### Your goal
Reproduce each line of the material below verbatim, omitting the pictures.

==========

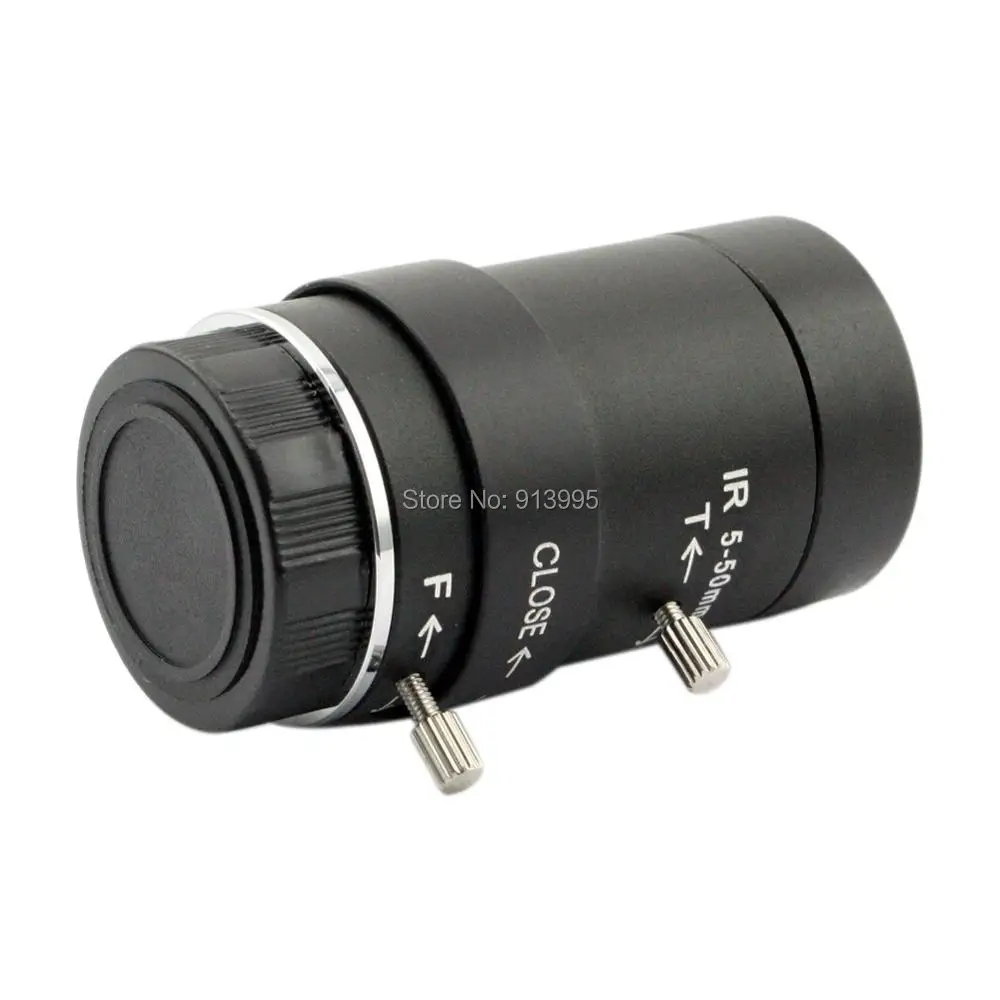 Камера видеонаблюдения 5-50 мм варифокальный объектив Ручной зум CS крепление объектива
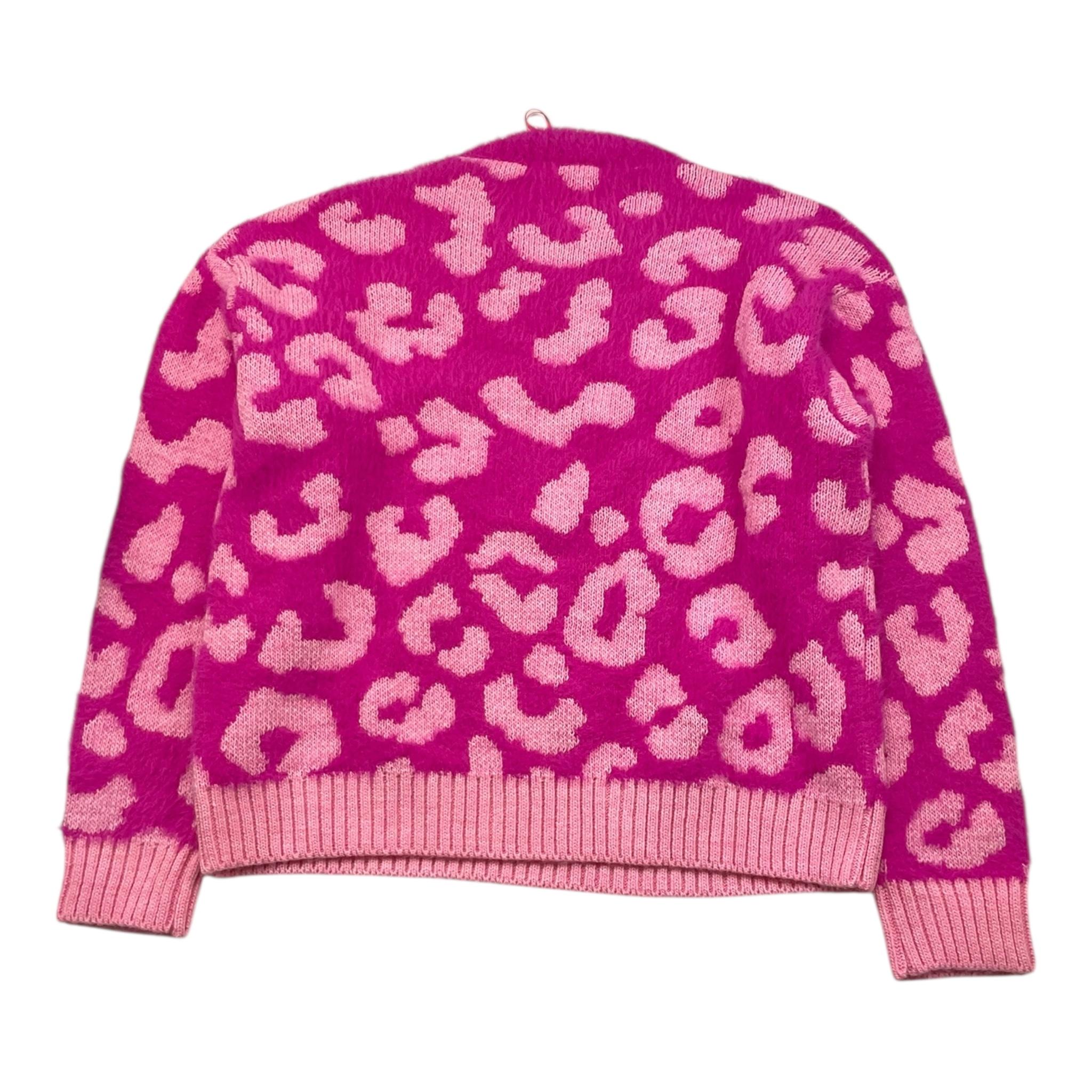 KAOS maglia tinta unita con fantasia maculata Magenta per Bambina KS045 MAGENTA KAOS 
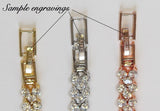 Custom Engraved Tear drop CZ bridesmaid earrings, Cubic Zirconia bracelet earrings set, bridesmaid necklace, Bridesmaid gift, Mothers gifts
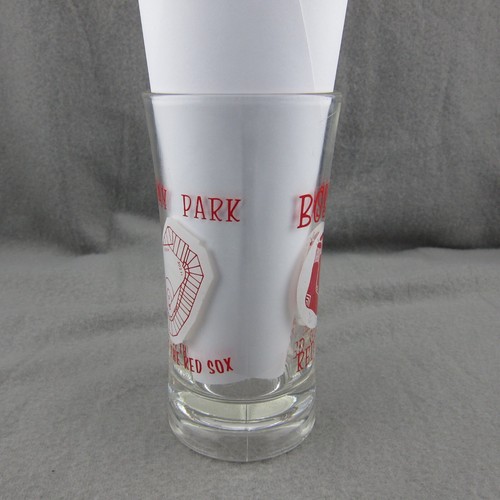 Boston Red Sox Fenway Park Glass Beer Mug Cup Vintage - Picture 5 of 19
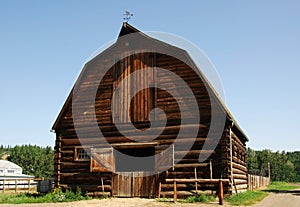 Vintage granary photo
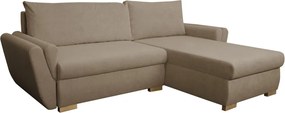Rohová sedačka Helvetius, svetlo hnedá látka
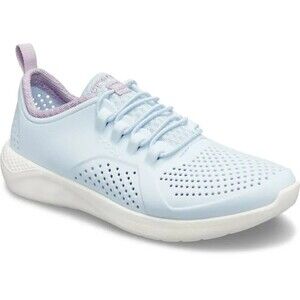 Crocs Toddler Girl LiteRide Pacer Sneaker, Mineral Blue/White/Lavender, Size C10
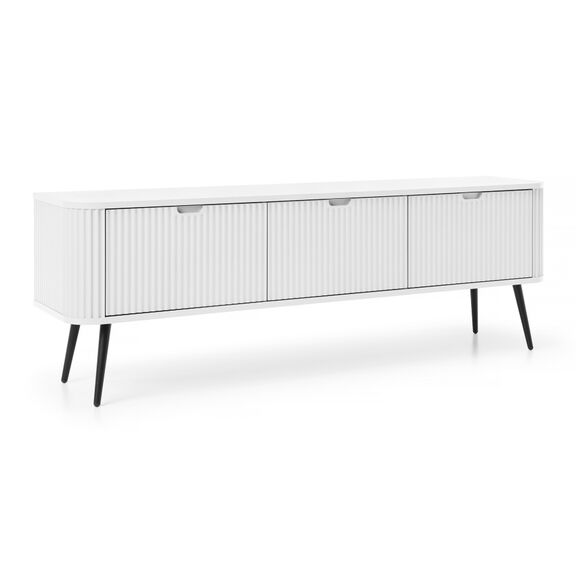 Έπιπλο Τηλεόρασης Zova Λευκό + Ανθρακί 168x57x39cm
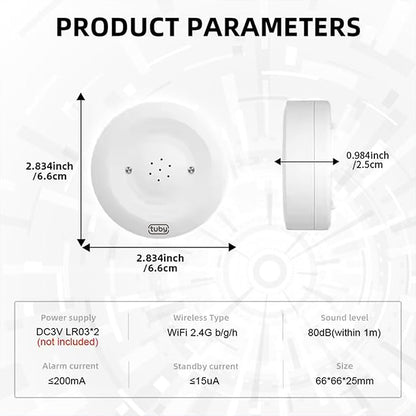TUBY WiFi Water Leak Detector – No Hub Required, Easy Installation Smart Sensor - Image 9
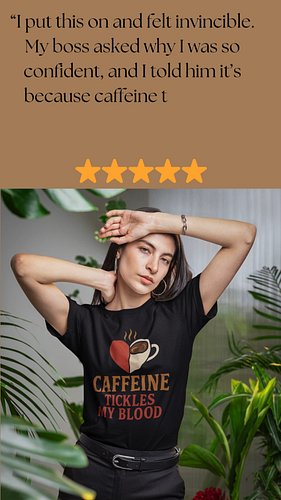 POV: You wear a shirt that says Caffeine Tickles My Blood, and suddenly, the universe starts offering you free coffee, unsoli...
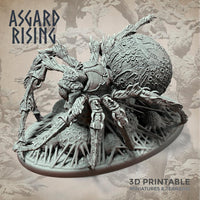 3D Printed Asgard Rising Forest Spiders Set 28mm 32mm Ragnarok D&D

==========

### Response for this exercise
 Камера видеонаблюдения 5-50 мм варифокальный объектив Ручной зум CS крепление объектива
 KAOS maglia tinta unita con fantasia maculata Magenta per Bambina KS045 MAGENTA KAOS 
 Custom Engraved Tear drop CZ bridesmaid earrings, Cubic Zirconia bracelet earrings set, bridesmaid necklace, Bridesmaid gift, Mothers gifts
 Boston Red Sox Fenway Park Glass Beer Mug Cup Vintage - Picture 5 of 19
 Vintage granary photo
Rohová sedačka Helvetius, svetlo hnedá látka
 Crocs Toddler Girl LiteRide Pacer Sneaker, Mineral Blue/White/Lavender, Size C10
 Έπιπλο Τηλεόρασης Zova Λευκό + Ανθρακί 168x57x39cm
TUBY WiFi Water Leak Detector – No Hub Required, Easy Installation Smart Sensor - Image 9
 POV: You wear a shirt that says Caffeine Tickles My Blood, and suddenly, the universe starts offering you free coffee, unsoli...
 3D Printed Asgard Rising Forest Spiders Set 28mm 32mm Ragnarok D&D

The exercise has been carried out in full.